Task directions: List every line in the records below that contains the string "point", matching its capitalization.

## Start Record excerpts

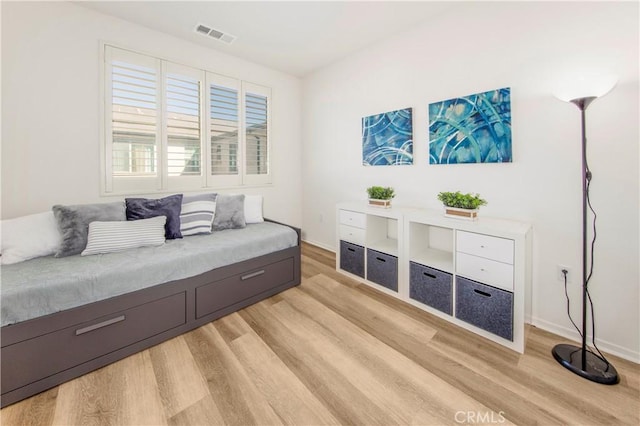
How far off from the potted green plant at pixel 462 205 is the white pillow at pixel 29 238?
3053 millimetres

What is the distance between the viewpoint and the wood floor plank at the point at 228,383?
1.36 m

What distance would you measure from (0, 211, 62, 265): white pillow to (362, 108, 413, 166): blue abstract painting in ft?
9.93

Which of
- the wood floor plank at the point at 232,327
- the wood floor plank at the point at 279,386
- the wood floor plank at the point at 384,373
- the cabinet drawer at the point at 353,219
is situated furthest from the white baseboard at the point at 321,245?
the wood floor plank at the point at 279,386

## End Record excerpts
## Start Record excerpts

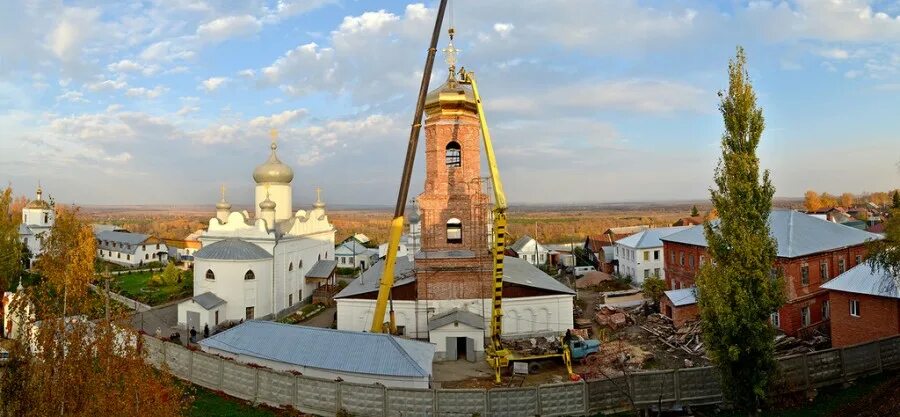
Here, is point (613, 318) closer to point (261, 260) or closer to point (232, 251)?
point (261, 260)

## End Record excerpts

Response to the task:
What is the distance between the viewpoint and the wood floor plank at the point at 228,383?
- the wood floor plank at the point at 232,327
- the wood floor plank at the point at 279,386
- the wood floor plank at the point at 384,373
- the cabinet drawer at the point at 353,219
is situated furthest from the white baseboard at the point at 321,245?
the wood floor plank at the point at 279,386
Here, is point (613, 318) closer to point (261, 260) or closer to point (232, 251)?
point (261, 260)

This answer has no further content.